看板には『海ツバメ号』という名前が刻まれている。
早朝の今は客はもちろん従業員もいない。
店周囲の砂は踏み固められており、それなりに客が入っているであろうことはうかがうことができる。
そこに、クモに似た足が生えた拳大の宝石が近づいていった。
施錠された店舗の周囲を歩き、宝石は裏手にゴミ袋を見つけ出した。
しっかり密封された袋の中には、どうやら壊れたかき氷機が入っているようだった。
封を器用に破り、宝石はその袋の中に潜り込む……。
「カキゴーリー!」
やがて、袋が破れて、人間よりも大きなかき氷機がその場に姿を現した。
氷を設置するスペースが、まるで巨大な口のようになっている。
ダモクレスが吠えると、そこに巨大な氷の塊が現れた。
氷を砕き、冷気を撒き散らしながら、ダモクレスと化したかき氷機が砂浜を歩く。
行く手には、早朝から……おそらくは前夜から泊まりで海に来ていた一般人たちがいた。
●海の家を守れ
集まったケルベロスたちの前で、ウェットスーツ姿のピジョン・ブラッド(陽炎・e02542)がデウスエクスの襲来を告げた。
「どうやら、海の家にダモクレスが出るみたいなんだよ」
彼の調査でわかったのは、壊れたかき氷機がダモクレスになる事件が発生することだ。
かき氷機はゴミ袋に入れられて建物の裏側に置いてある。
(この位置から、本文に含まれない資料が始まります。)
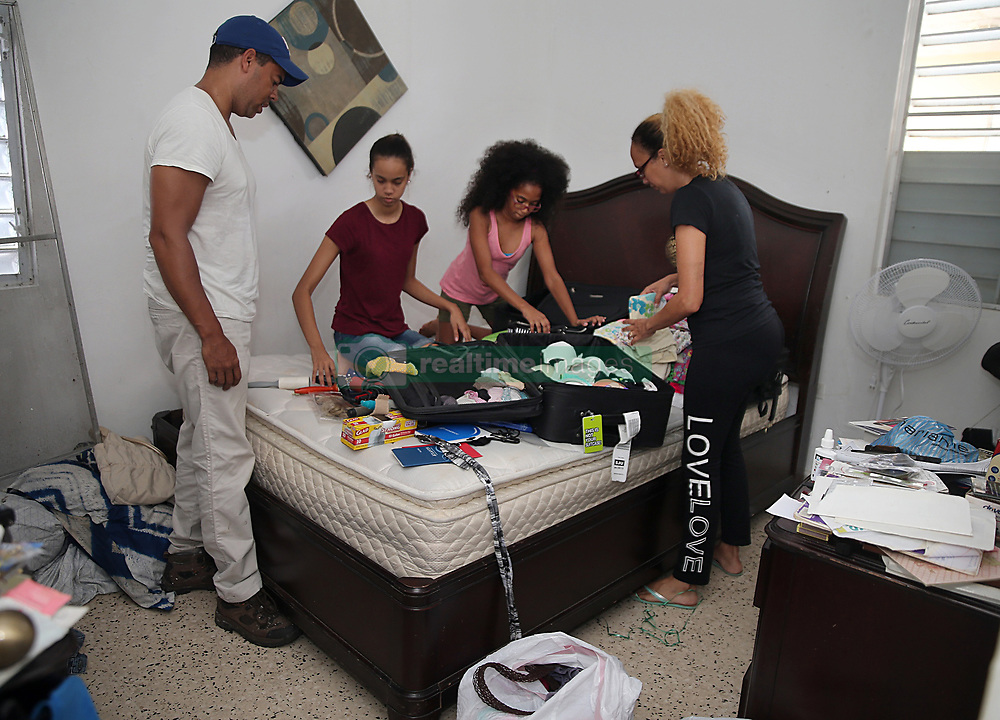 Carlos Rolâ¤â€n, a financial planner from the town of San Lorenzo, his wife Nerys Medina and their daughters Glennys (second from left) and Karelys, sort out through their damages personal items in the master bedroom of their home as they package to leave Puerto Rico on October 2. After deciding against their will to leave since their house got damaged, he is jobless and their daughters' schools are closed for an unknown amount of time forcing many Puerto Ricans to fly to the U.S. after Hurricane Maria, (category 4) passed through Puerto Rico devastating the island leaving residents without power and ways to communicate on Sept. 20. on October 02, 2017. Photo by Pedro Portal/Miami Herald/TNS/ABACAPRESS.COM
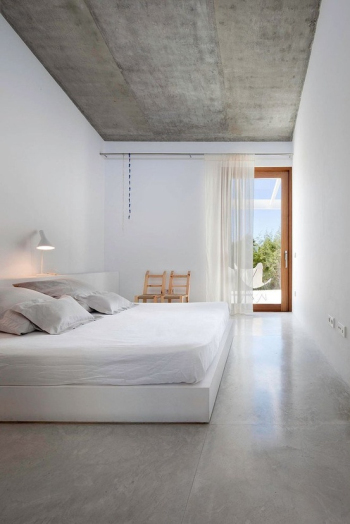 Spacious and bright white bedroom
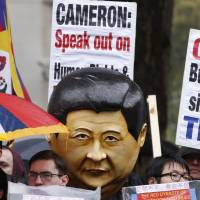 After state visit Xi leaves U.K. with call for it to remain a part of EU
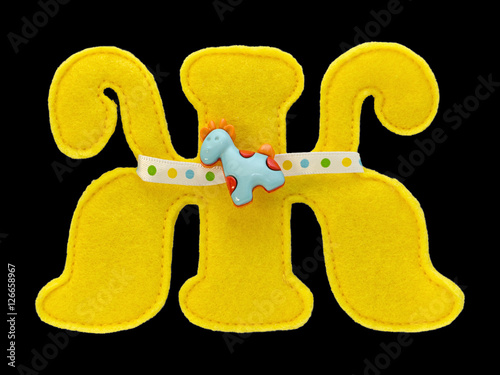 Fotografie, Obraz  Letter of the alphabet made of yellow felt isolated on black background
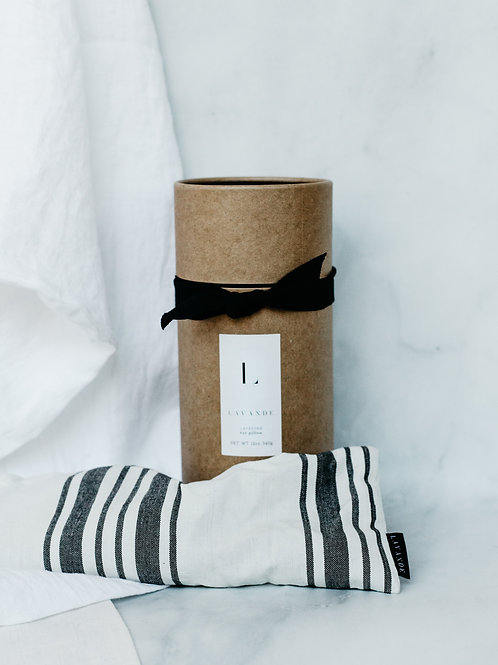 White and black stripe lavender eye pillow with cardboard package. Sold by S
おそらくは処分するまでの間邪魔にならない場所に置いておいたのだろうが、それがダモクレスに狙われてしまうらしい。
「幸い、早朝だからすぐに被害はでないけど、放っておいたらお店の人や海水浴に来た人が襲われちゃうからねぇ」
その前に現場に向かい、かき氷機ダモクレスを撃破しなければならないとピジョンは言った。
ピジョンの後ろに控えていたドラゴニアンのヘリオライダーが、ダモクレスについて詳しく説明を始めた。
「敵はかき氷機型のダモクレスが1体で、配下などはおりません」
グラビティで作り出した氷を砕いて、かき氷を噴射して範囲攻撃を行うことができる。受けた者は凍りついてしまうだろう。
また、シロップを水鉄砲のように飛ばすことで攻撃することも可能だ。甘い香りを包まれると戦意が薄れ、攻撃の威力が下がってしまう。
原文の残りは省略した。